Your AI-native startup ain’t the same as a typical SaaS company

AI startups face a different set of challenges from your typical SaaS company. That was the message from Rudina Seseri, founder and managing partner at Glasswing Ventures, last week at the TechCrunch Early Stage event in Boston.

Seseri made it clear that just because you connect to some AI APIs, it doesn’t make you an AI company. “And by AI-native I don’t mean you’re slapping a shiny wrapper with some call to OpenAI or Anthropic with a user interface that’s human-like and you’re an AI company,” Seseri said. “I mean when you truly have algorithms and data at the core and part of the value creation that you are delivering.”

Seseri says that means that there are major differences in how customers and investors judge an AI company versus a SaaS startup, and it’s important to understand the differences. For starters, you can put something that’s far from finished into the world with SaaS. You can’t do that with AI for a variety of reasons.

“Here’s the thing: With the SaaS product you code, you QA and you kind of get the beta — it’s not the finished product, but you can get it out there and can get going,” she said.

AI is a completely different animal: You can’t just put something out there and hope for the best. That’s because an AI product requires time for the model to get to a point where it is mature enough to work for actual customers and for them to trust it in a business context.

“In the early days, it’s a steep curve in learning and training the algorithm, and yet it has to be good enough for the customer to want to buy so it has to be good enough for you to create value,” she said. And that’s a hard line to find for an early stage startup.

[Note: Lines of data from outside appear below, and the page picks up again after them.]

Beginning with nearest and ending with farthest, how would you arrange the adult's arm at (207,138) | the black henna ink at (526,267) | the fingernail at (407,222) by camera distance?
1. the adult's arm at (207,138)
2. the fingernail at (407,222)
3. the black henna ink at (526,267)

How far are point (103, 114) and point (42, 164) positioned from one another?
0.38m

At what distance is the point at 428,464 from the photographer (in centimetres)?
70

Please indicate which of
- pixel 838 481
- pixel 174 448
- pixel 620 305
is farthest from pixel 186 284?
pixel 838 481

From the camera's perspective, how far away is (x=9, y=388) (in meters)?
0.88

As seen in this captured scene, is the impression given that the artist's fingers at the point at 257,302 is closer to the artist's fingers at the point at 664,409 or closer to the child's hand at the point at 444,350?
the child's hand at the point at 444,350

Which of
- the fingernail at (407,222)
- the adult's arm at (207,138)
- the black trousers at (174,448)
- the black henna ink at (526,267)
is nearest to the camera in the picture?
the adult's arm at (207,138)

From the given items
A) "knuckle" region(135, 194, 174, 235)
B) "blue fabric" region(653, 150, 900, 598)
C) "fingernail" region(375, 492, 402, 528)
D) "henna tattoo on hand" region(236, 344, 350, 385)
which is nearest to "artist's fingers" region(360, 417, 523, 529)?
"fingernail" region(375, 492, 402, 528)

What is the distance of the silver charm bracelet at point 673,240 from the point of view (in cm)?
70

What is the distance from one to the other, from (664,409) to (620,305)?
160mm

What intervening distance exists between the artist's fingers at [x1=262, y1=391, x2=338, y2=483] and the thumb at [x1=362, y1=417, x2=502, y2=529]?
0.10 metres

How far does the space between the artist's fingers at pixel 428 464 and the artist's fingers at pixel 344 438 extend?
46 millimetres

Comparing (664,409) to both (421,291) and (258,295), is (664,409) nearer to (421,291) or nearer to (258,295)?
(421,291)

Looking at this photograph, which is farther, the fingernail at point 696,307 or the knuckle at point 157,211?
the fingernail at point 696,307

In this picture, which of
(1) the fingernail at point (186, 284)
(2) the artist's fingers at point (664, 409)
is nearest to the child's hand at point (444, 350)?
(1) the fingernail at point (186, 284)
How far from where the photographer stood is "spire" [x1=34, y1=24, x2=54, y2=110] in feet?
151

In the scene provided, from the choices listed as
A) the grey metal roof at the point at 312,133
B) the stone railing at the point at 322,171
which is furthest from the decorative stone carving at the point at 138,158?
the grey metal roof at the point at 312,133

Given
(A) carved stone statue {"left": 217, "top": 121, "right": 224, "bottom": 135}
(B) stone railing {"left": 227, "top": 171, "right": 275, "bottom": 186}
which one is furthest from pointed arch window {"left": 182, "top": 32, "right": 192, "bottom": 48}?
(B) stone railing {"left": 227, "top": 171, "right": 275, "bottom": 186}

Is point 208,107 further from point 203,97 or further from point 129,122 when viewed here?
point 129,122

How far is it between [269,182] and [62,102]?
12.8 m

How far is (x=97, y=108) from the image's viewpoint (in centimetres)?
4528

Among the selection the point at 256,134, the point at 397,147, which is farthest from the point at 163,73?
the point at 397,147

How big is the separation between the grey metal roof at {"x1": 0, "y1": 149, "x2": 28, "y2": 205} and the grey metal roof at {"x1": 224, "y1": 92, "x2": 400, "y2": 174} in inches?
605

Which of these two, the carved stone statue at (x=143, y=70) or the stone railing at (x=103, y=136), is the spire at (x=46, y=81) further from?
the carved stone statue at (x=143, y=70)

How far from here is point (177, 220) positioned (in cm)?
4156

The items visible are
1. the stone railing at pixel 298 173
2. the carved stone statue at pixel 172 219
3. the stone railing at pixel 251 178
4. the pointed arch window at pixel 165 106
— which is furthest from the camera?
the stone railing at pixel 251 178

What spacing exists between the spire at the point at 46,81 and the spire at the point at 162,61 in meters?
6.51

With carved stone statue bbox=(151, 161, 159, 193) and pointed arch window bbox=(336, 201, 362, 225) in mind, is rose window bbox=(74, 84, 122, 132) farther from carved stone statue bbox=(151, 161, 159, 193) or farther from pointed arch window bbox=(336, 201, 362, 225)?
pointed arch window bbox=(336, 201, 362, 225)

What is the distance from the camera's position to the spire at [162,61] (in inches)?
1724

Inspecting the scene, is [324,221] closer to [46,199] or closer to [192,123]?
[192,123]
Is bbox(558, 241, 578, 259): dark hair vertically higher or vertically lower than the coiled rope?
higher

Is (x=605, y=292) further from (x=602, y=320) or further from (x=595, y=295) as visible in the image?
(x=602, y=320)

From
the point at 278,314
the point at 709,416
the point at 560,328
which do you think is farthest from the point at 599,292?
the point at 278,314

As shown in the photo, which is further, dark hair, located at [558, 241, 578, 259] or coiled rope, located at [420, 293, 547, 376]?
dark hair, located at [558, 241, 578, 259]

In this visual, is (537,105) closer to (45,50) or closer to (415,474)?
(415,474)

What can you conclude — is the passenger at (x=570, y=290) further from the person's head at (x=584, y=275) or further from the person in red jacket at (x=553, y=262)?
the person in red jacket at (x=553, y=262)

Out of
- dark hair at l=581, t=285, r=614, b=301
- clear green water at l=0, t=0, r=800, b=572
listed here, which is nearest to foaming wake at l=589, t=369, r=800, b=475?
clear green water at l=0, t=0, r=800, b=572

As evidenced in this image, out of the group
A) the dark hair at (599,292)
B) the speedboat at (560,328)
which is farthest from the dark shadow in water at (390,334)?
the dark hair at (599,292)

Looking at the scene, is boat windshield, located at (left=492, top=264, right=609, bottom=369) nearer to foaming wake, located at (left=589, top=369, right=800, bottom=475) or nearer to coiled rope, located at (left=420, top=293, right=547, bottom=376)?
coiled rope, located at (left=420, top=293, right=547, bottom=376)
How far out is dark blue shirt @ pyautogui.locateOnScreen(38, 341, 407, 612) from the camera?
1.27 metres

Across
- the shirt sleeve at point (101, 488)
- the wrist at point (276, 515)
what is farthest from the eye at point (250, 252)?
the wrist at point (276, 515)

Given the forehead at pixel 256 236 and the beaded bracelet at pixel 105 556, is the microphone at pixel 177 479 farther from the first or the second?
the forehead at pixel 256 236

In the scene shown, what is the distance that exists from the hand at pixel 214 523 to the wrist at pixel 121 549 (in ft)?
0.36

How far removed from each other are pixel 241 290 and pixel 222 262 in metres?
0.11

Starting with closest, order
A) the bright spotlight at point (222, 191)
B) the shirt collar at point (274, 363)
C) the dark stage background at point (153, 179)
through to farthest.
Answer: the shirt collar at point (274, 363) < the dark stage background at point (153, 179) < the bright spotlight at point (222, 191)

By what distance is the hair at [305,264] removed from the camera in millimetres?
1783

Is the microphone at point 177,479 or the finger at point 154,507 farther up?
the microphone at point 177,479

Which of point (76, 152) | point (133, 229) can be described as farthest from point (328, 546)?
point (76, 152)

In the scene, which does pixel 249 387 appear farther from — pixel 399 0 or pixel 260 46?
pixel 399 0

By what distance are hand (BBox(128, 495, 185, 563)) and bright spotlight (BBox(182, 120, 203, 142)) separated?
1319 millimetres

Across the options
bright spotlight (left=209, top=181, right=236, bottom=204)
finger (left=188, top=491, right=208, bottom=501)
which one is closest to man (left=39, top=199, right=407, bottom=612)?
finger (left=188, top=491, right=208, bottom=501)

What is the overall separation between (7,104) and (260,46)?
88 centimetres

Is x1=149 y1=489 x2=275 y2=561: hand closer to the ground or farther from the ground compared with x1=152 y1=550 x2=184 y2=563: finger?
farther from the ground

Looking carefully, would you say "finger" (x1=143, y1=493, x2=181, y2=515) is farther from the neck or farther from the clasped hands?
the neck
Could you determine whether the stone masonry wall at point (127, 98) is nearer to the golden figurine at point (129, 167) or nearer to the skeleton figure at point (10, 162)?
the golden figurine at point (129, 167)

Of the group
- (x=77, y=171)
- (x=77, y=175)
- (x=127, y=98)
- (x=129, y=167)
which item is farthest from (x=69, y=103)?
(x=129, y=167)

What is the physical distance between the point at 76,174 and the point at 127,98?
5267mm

And this makes it more challenging to find early adopters. She says you want to avoid the long call where the buyer is just trying to learn about AI. Startup founders don’t have time for calls like that. She says it’s important to focus on your product and help the buyer understand your value proposition, even if it’s not quite there yet.

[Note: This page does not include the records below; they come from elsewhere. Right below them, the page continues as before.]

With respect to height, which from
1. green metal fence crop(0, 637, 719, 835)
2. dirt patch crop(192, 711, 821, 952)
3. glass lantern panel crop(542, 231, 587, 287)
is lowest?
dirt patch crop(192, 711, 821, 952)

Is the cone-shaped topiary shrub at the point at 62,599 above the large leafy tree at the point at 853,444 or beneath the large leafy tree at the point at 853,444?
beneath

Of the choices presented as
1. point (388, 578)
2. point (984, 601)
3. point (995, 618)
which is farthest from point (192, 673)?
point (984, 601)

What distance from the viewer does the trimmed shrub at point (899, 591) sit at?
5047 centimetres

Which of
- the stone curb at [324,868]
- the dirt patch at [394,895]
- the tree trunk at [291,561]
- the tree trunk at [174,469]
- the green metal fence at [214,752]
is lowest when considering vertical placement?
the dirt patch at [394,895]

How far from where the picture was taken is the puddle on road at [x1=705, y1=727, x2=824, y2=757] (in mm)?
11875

“Always articulate the problem you are solving and what metric — how are you measuring it?” she said. Optimize on what matters to the buyer. “So you’re solving a problem that has business decision outcomes.” It’s OK to articulate your vision, but always be grounding your discussion in business priorities and how those are informing your algorithms.

How can AI startups win?

As you build your business, you need to be thinking about how you can stake a defensible place in AI, something that is particularly challenging as the big players continually carve out huge chunks of business ideas.

Seseri points out that in the cloud era, we had a foundation layer where the infrastructure players staked their claim; a middle layer where the platform players lived; and at the top we have the application layer where SaaS lived.

With the cloud, a few players like Amazon, Microsoft and Google emerged to control infrastructure. The foundation layer in AI is where the large language models live, and a few players like OpenAI and Anthropic have emerged. While you could argue these are startups, they aren’t in the true sense because they are being financed by those same big players who dominate the infrastructure market.

“If you’re going to compete for a new foundation layer, or you know, LLM play, it’s going to be very tough with multibillion dollar capital requirements, and at the end of the day, chances are it will end up being a commodity,” she said.

At the top of the stack is the application layer where thousands of SaaS companies were able to take advantage of in the cloud era. She said that the big players like Amazon, Google and Microsoft were not able to take all of the application layer business and there was room for startups to develop and grow into large, successful businesses.

There is also a middle layer where the plumbing gets done. She points to companies like Snowflake that have succeeded in building successful businesses in the middle layer by providing a place for the application players to put their data.

So where is she investing when it comes to AI? “I put my dollars in the application layer and very selectively in the middle layer. Because I think there is a moat around algorithms, whether it’s algorithms that are proprietary to you, or open source — and data. You don’t need to own the data. But if I have to pick, I’d like to have unique data access and unique algorithms. If I am forced to pick one, I will go after data,” she said.

Building an AI startup surely isn’t easy, perhaps even more challenging than a SaaS startup. But it’s where the future is, and companies that are going to try it have to know what they’re up against and build accordingly.